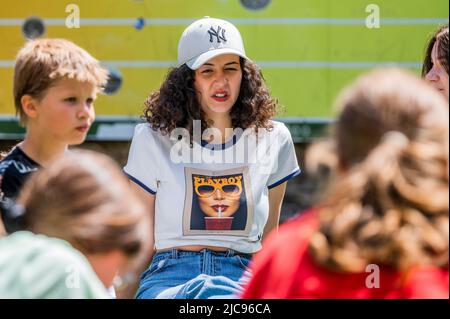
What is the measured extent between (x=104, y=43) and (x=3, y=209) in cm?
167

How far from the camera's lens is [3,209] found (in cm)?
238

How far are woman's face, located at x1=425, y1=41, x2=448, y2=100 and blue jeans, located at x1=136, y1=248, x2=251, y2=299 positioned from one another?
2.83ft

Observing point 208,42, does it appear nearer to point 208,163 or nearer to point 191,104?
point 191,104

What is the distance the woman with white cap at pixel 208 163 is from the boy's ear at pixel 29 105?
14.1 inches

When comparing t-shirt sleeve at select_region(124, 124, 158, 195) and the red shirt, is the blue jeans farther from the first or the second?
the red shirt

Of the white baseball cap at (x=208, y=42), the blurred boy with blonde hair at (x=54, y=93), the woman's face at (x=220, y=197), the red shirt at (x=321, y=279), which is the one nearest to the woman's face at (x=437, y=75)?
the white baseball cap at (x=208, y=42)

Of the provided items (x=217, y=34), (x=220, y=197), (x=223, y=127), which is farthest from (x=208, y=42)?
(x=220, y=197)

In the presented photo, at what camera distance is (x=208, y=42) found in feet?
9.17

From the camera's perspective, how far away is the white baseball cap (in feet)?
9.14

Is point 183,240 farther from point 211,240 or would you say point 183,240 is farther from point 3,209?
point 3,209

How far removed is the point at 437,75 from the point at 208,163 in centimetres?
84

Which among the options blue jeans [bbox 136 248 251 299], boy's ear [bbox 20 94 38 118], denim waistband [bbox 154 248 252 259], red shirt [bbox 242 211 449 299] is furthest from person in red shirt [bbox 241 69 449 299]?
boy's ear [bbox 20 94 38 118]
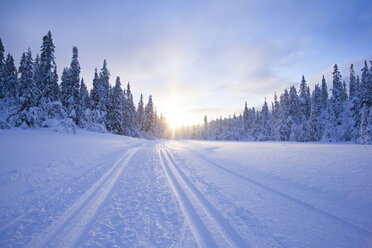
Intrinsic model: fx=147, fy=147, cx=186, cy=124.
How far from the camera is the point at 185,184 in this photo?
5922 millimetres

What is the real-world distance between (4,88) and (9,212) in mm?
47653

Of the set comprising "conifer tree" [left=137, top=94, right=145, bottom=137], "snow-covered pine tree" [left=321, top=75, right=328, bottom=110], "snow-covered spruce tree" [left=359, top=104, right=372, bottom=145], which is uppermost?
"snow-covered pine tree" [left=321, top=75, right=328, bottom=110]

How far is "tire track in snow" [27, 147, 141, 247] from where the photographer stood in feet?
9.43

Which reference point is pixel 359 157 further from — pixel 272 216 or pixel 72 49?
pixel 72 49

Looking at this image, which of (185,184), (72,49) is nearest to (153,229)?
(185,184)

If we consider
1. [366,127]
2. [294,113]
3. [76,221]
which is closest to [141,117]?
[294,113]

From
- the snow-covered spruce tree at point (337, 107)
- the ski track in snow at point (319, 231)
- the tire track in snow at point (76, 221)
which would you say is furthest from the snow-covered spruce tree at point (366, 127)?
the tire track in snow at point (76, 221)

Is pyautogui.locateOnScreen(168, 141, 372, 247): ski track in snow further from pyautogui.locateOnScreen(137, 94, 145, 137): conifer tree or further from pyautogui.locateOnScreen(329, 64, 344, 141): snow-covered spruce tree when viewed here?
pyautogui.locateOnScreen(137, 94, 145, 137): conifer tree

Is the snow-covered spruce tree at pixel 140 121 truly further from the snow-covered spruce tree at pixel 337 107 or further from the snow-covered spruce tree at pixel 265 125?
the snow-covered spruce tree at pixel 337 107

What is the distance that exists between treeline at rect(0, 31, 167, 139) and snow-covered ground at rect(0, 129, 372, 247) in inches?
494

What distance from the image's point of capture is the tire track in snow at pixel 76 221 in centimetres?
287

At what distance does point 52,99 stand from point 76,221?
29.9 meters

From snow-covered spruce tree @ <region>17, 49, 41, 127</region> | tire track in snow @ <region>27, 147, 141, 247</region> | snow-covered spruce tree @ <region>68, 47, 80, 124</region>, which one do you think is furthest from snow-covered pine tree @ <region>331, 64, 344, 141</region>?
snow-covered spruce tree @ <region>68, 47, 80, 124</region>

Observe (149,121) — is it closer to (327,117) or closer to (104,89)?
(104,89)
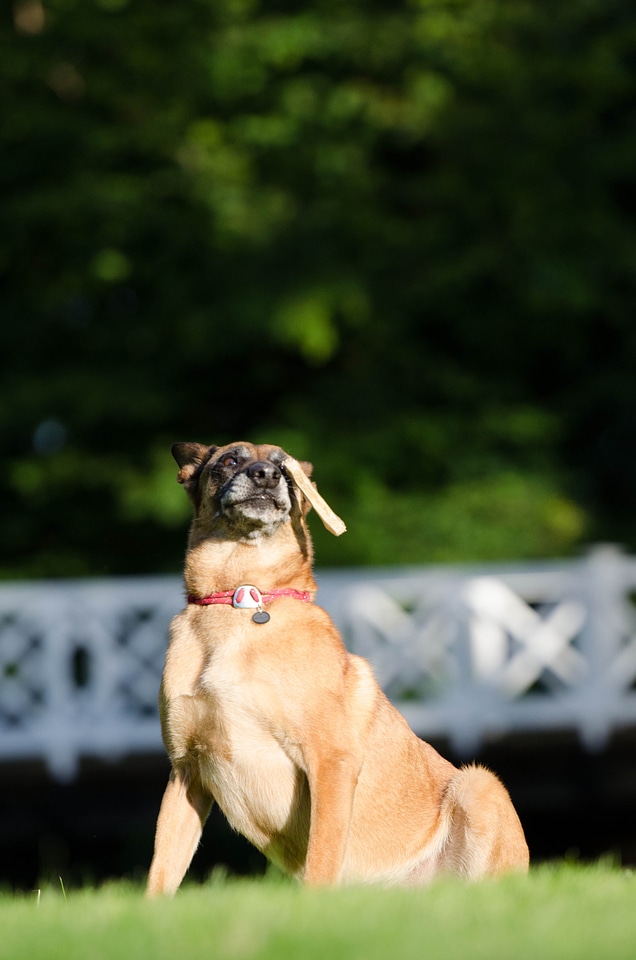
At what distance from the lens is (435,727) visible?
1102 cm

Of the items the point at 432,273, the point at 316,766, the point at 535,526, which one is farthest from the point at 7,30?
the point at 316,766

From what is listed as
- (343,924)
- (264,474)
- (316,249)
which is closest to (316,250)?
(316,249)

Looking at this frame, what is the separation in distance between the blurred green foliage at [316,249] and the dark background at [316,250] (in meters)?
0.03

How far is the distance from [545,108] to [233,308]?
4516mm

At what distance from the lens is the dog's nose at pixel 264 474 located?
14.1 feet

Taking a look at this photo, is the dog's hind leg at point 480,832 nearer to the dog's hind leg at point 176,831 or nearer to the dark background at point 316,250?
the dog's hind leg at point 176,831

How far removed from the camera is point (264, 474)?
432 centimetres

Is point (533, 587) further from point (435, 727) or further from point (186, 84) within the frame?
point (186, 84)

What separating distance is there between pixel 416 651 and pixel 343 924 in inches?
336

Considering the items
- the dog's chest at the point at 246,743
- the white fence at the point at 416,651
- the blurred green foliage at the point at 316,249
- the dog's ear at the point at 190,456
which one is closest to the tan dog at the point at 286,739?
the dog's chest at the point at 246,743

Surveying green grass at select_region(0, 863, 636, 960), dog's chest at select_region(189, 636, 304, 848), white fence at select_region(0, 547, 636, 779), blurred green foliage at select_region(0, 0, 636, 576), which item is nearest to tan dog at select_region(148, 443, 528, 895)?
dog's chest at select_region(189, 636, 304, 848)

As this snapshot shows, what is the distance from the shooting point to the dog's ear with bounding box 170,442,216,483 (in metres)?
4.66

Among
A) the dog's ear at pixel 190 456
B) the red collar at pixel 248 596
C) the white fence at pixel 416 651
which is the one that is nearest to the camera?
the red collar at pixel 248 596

____________________

■ **AIM**
Repeat every record above exactly, but leave out any pictures.

■ **OUTPUT**
What is the measured extent between (x=104, y=43) and (x=3, y=209) in cm?
167

How far from the camera's lens is [3,209] found (in cm)?
238

How far are woman's face, located at x1=425, y1=41, x2=448, y2=100 and blue jeans, located at x1=136, y1=248, x2=251, y2=299 positioned from one another?
2.83ft

Observing point 208,42, does it appear nearer to point 208,163 or nearer to point 191,104?
point 191,104

What is the distance the woman with white cap at pixel 208 163 is from the boy's ear at pixel 29 105?
14.1 inches

When comparing t-shirt sleeve at select_region(124, 124, 158, 195) and the red shirt, is the blue jeans farther from the first or the second?
the red shirt

Of the white baseball cap at (x=208, y=42), the blurred boy with blonde hair at (x=54, y=93), the woman's face at (x=220, y=197), the red shirt at (x=321, y=279), which is the one nearest to the woman's face at (x=437, y=75)?
the white baseball cap at (x=208, y=42)

Of the provided items (x=217, y=34), (x=220, y=197), (x=223, y=127), which is farthest from (x=208, y=42)?
(x=220, y=197)

In the presented photo, at what camera distance is (x=208, y=42) found in feet?
9.17

From the camera's perspective, how far away is the white baseball cap (in feet)?
9.14

Is point 183,240 farther from point 211,240 or would you say point 183,240 is farther from point 3,209?
point 3,209

How far removed is the point at 437,75 from the point at 208,163 in centimetres?
84

Which among the options blue jeans [bbox 136 248 251 299], boy's ear [bbox 20 94 38 118], denim waistband [bbox 154 248 252 259], red shirt [bbox 242 211 449 299] is furthest from person in red shirt [bbox 241 69 449 299]?
boy's ear [bbox 20 94 38 118]
Intrinsic model: fx=147, fy=147, cx=186, cy=124.
How far from the camera is the point at 185,184 in this photo?
5922 millimetres

What is the real-world distance between (4,88) and (9,212) in mm?
47653

Of the set comprising "conifer tree" [left=137, top=94, right=145, bottom=137], "snow-covered pine tree" [left=321, top=75, right=328, bottom=110], "snow-covered spruce tree" [left=359, top=104, right=372, bottom=145], which is uppermost?
"snow-covered pine tree" [left=321, top=75, right=328, bottom=110]

How far is "tire track in snow" [27, 147, 141, 247] from where the photographer stood in feet?
9.43

Which reference point is pixel 359 157 further from — pixel 272 216 or pixel 72 49?
pixel 72 49

Looking at this image, which of (185,184), (72,49) is nearest to (153,229)?
(185,184)

If we consider
1. [366,127]
2. [294,113]
3. [76,221]
which is closest to [141,117]?
[294,113]

From
- the snow-covered spruce tree at point (337, 107)
- the ski track in snow at point (319, 231)
- the tire track in snow at point (76, 221)
which would you say is furthest from the snow-covered spruce tree at point (366, 127)?
the tire track in snow at point (76, 221)

Is pyautogui.locateOnScreen(168, 141, 372, 247): ski track in snow further from pyautogui.locateOnScreen(137, 94, 145, 137): conifer tree or further from pyautogui.locateOnScreen(329, 64, 344, 141): snow-covered spruce tree when viewed here?
pyautogui.locateOnScreen(137, 94, 145, 137): conifer tree

Is the snow-covered spruce tree at pixel 140 121 truly further from the snow-covered spruce tree at pixel 337 107 or further from the snow-covered spruce tree at pixel 265 125?
the snow-covered spruce tree at pixel 337 107

What is the distance that exists between treeline at rect(0, 31, 167, 139) and snow-covered ground at rect(0, 129, 372, 247) in inches?
494

What distance from the image's point of capture is the tire track in snow at pixel 76 221 in centimetres?
287

At what distance does point 52,99 stand from point 76,221?
29.9 meters

From snow-covered spruce tree @ <region>17, 49, 41, 127</region> | tire track in snow @ <region>27, 147, 141, 247</region> | snow-covered spruce tree @ <region>68, 47, 80, 124</region>, which one do you think is furthest from snow-covered pine tree @ <region>331, 64, 344, 141</region>?
snow-covered spruce tree @ <region>68, 47, 80, 124</region>

Observe (149,121) — is it closer to (327,117) or closer to (104,89)?
(104,89)
At what distance from the lens is (435,727) visible?
1102 cm

Of the items the point at 432,273, the point at 316,766, the point at 535,526, which one is farthest from the point at 7,30?
the point at 316,766

From what is listed as
- (343,924)
- (264,474)
- (316,249)
which is closest to (316,250)?
(316,249)

Looking at this frame, what is the separation in distance between the blurred green foliage at [316,249] and the dark background at [316,250] (in meters)?
0.03

How far is the distance from [545,108] to [233,308]?
4516mm

At what distance from the lens is the dog's nose at pixel 264 474 located?
14.1 feet

Taking a look at this photo, is the dog's hind leg at point 480,832 nearer to the dog's hind leg at point 176,831 or nearer to the dark background at point 316,250?
the dog's hind leg at point 176,831

How far removed from the camera is point (264, 474)?
432 centimetres

Is point (533, 587) further from point (435, 727) or further from point (186, 84) within the frame?
point (186, 84)

What separating distance is there between pixel 416 651 and pixel 343 924 in inches?
336

Considering the items
- the dog's chest at the point at 246,743
- the white fence at the point at 416,651
- the blurred green foliage at the point at 316,249
- the dog's ear at the point at 190,456
which one is closest to the tan dog at the point at 286,739?
the dog's chest at the point at 246,743

Surveying green grass at select_region(0, 863, 636, 960), dog's chest at select_region(189, 636, 304, 848), white fence at select_region(0, 547, 636, 779), blurred green foliage at select_region(0, 0, 636, 576), which item is nearest to tan dog at select_region(148, 443, 528, 895)?
dog's chest at select_region(189, 636, 304, 848)

As this snapshot shows, what is the distance from the shooting point to the dog's ear with bounding box 170,442,216,483 (in metres)?
4.66

Among
A) the dog's ear at pixel 190 456
B) the red collar at pixel 248 596
C) the white fence at pixel 416 651
which is the one that is nearest to the camera?
the red collar at pixel 248 596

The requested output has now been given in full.